Vos consignes: Recopiez mot pour mot, s'il vous plaît, l'intégralité du texte de travail qui figure plus bas.

Texte de travail:
▬▬▬
Répondant à la même invitation du Procureur général, le magistrat de sûreté de l’arrondissement de Sélestat, Beaudel, écrit dans sa circulaire . « S’il était vrai (comme M. le Procureur général me fait l’honneur de marquer l’avoir appris avec inquiétude) que l’exécution du décret impérial du 17 mars dernier ait dans quelques communes de cet arrondissement été le prétexte de certaines menaces et vexations contre les Juifs, je vous prie de me faire parvenir de suite les procès-verbaux que vous avez dû dresser ou que vous dresserez dans la suite contre les ennemis de l’ordre qui ont osé ou oseraient sous quelque prétexte que ce soit, se permettre de le troubler.
▬▬▬
Extrait de données:
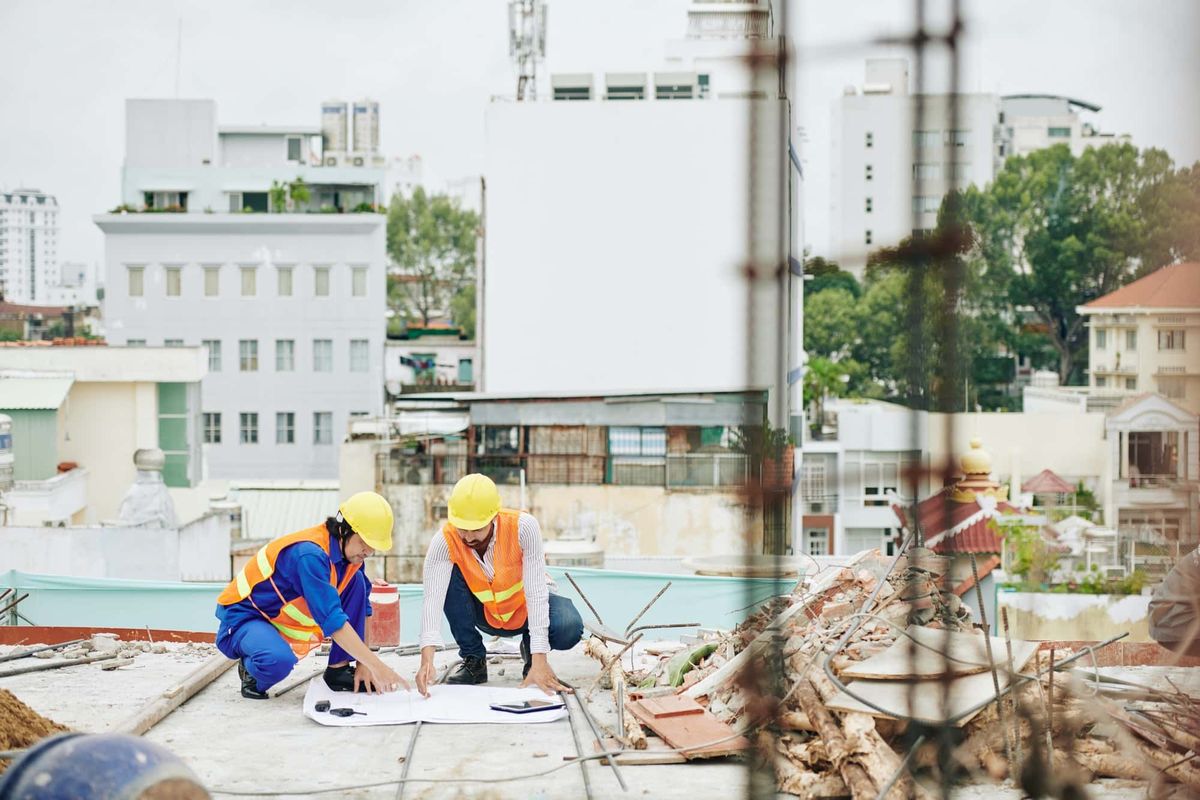 Bauarbeiter besprechen gemeinsam den Bauplan auf der Baustelle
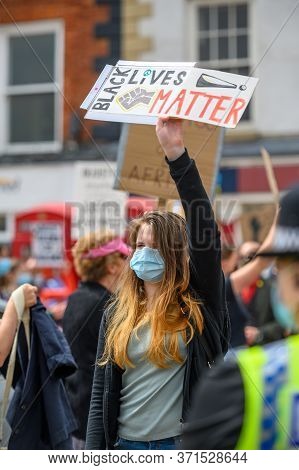 Richmond, North Yorkshire, Uk - June 14, 2020: Female Protester Wears A Ppe Face Mask And Holds A Ho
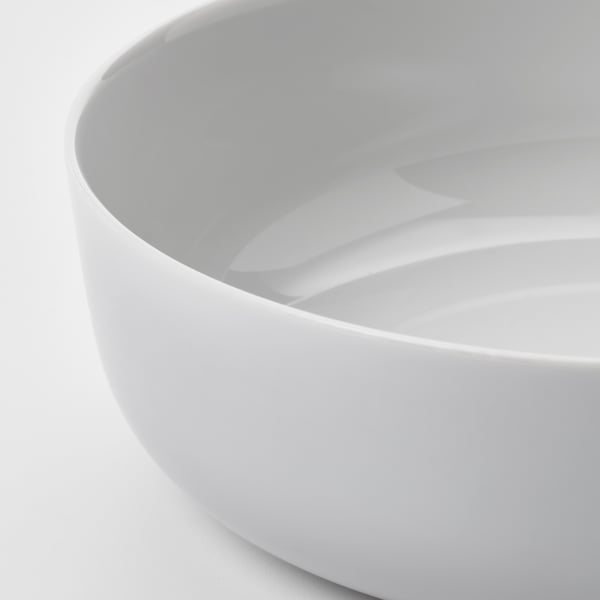Modern, minimalist white glass bowl, smooth edges, polished finish, reflecting light.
▬▬▬
Tâche accomplie:
Répondant à la même invitation du Procureur général, le magistrat de sûreté de l’arrondissement de Sélestat, Beaudel, écrit dans sa circulaire . « S’il était vrai (comme M. le Procureur général me fait l’honneur de marquer l’avoir appris avec inquiétude) que l’exécution du décret impérial du 17 mars dernier ait dans quelques communes de cet arrondissement été le prétexte de certaines menaces et vexations contre les Juifs, je vous prie de me faire parvenir de suite les procès-verbaux que vous avez dû dresser ou que vous dresserez dans la suite contre les ennemis de l’ordre qui ont osé ou oseraient sous quelque prétexte que ce soit, se permettre de le troubler.